Return the records exactly, from the first line through the "category: zebra" line.

§ Data records:

= = = =

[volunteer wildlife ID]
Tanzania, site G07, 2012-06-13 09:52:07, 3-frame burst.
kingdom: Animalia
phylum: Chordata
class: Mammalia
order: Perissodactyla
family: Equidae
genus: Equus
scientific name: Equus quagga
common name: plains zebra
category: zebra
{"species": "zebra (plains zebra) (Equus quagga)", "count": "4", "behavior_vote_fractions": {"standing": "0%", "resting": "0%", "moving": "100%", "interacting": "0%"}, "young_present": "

= = = =

§ Result below:
[volunteer wildlife ID]
Tanzania, site G07, 2012-06-13 09:52:07, 3-frame burst.
kingdom: Animalia
phylum: Chordata
class: Mammalia
order: Perissodactyla
family: Equidae
genus: Equus
scientific name: Equus quagga
common name: plains zebra
category: zebra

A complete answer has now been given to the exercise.